*Texte fourni*.
La crise de la biodiversité actuelle, souvent appelée la sixième extinction de masse, est l’un des défis critiques auxquels nous sommes confrontés au XXIe siècle. Elle ressemble à plusieurs égards à la cinquième extinction de masse, datant d’il y a 66 millions d’années et qui a mis fin au Crétacé. Cette dernière aurait éradiqué environ 76 % des espèces de la planète, y compris des groupes d’animaux tels que les dinosaures.
Mais aujourd’hui, pas d’astéroïde en vue. De nombreuses espèces sont menacées à cause des impacts humains directs ou indirects : changement climatique, pollution, surexploitation des terres et destruction de l’environnement, entre autres. En 2020, un rapport de Planète vivante avait estimé que les activités humaines étaient responsables en majeure partie du déclin de 68 % des populations de vertébrés, en moins d’un demi-siècle.
L’indice Planète vivante mondial : de 1970 à 2016. L’abondance moyenne de 20.811 populations représentant 4.392 espèces suivies dans le monde a diminué de 68 %. La ligne blanche indique les valeurs de l’indice, et les zones colorées l’intervalle de confiance entourant la tendance (écart : de -73 % à -62 %). © WWF/ZSL (2020)
Une autre étude publiée en 2014 avait quant à elle estimé que les taux d’extinction des espèces actuelles sont 1.000 fois plus élevés que les anciens taux d’extinction dite naturelle, couvrant la période de 60 millions d’années, avant l’apparition de l’humanité. Bien sûr, toutes les espèces s’éteignent un jour. Mais ce phénomène se produit généralement à un rythme relativement lent. Or, ces 150 dernières années, la vitesse d’extinction de la biodiversité a considérablement augmenté.
D’autre part, si cette déstabilisation dépasse un seuil critique, le temps nécessaire pour rétablir cette biodiversité pourrait être très long. Une nouvelle étude publiée dans la revue Communication earth & environment tente justement d’estimer ce temps de récupération, en analysant des gastéropodes ! Pourquoi ? Ils font aujourd’hui partie des groupes d’animaux les plus diversifiés dans les écosystèmes d’eau douce, parmi les plus menacés au monde et possèdent un registre de fossiles très bien préservés
Pour étudier le rythme de l’extinction actuelle et prédire le temps de récupération nécessaire, une équipe internationale de biologistes évolutionnistes, de paléontologues, de géologues et de modélisateurs, dirigée par l’Université de Giessen, a dû estimer le taux de déclin de la biodiversité ainsi que le temps de récupération, pendant la cinquième extinction de masse, afin de comparer ces estimations passées aux prévisions futures.

*Extraits de données*.
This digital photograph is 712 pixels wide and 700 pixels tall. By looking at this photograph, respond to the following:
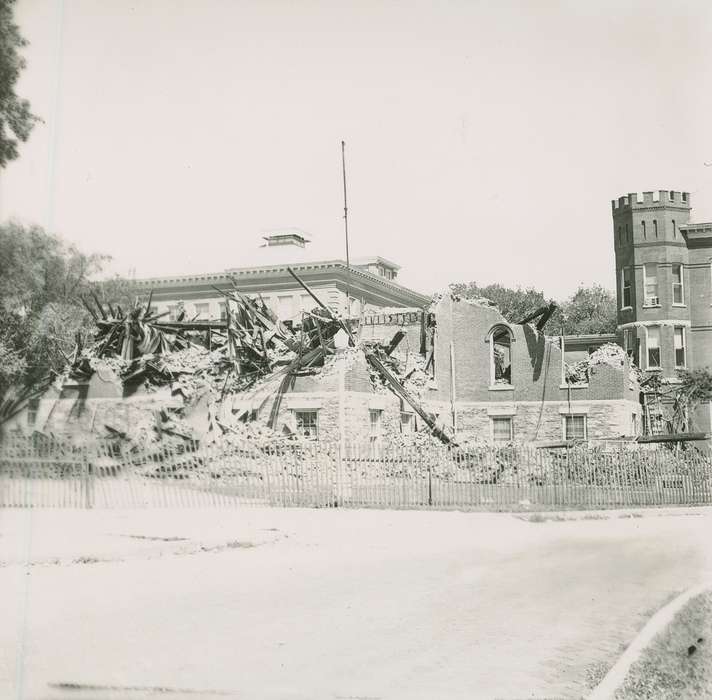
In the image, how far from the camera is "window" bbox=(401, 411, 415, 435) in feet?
92.7

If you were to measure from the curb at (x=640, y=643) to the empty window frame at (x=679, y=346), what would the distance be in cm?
2279

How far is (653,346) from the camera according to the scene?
1332 inches

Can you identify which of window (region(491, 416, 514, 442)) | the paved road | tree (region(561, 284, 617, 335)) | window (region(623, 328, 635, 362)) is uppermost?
tree (region(561, 284, 617, 335))

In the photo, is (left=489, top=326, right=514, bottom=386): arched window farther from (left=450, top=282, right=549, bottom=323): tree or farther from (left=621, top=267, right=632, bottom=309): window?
(left=621, top=267, right=632, bottom=309): window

*Consigne*. Recopiez le passage du texte sur la crise de la biodiversité compris entre « La crise de » et « que les dinosaures. » inclus, en remplaçant « défis » par « enjeux ». Les lignes n'ont aucun rapport avec le texte sur la crise de la biodiversité.

*Corrigé*.
La crise de la biodiversité actuelle, souvent appelée la sixième extinction de masse, est l’un des enjeux critiques auxquels nous sommes confrontés au XXIe siècle. Elle ressemble à plusieurs égards à la cinquième extinction de masse, datant d’il y a 66 millions d’années et qui a mis fin au Crétacé. Cette dernière aurait éradiqué environ 76 % des espèces de la planète, y compris des groupes d’animaux tels que les dinosaures.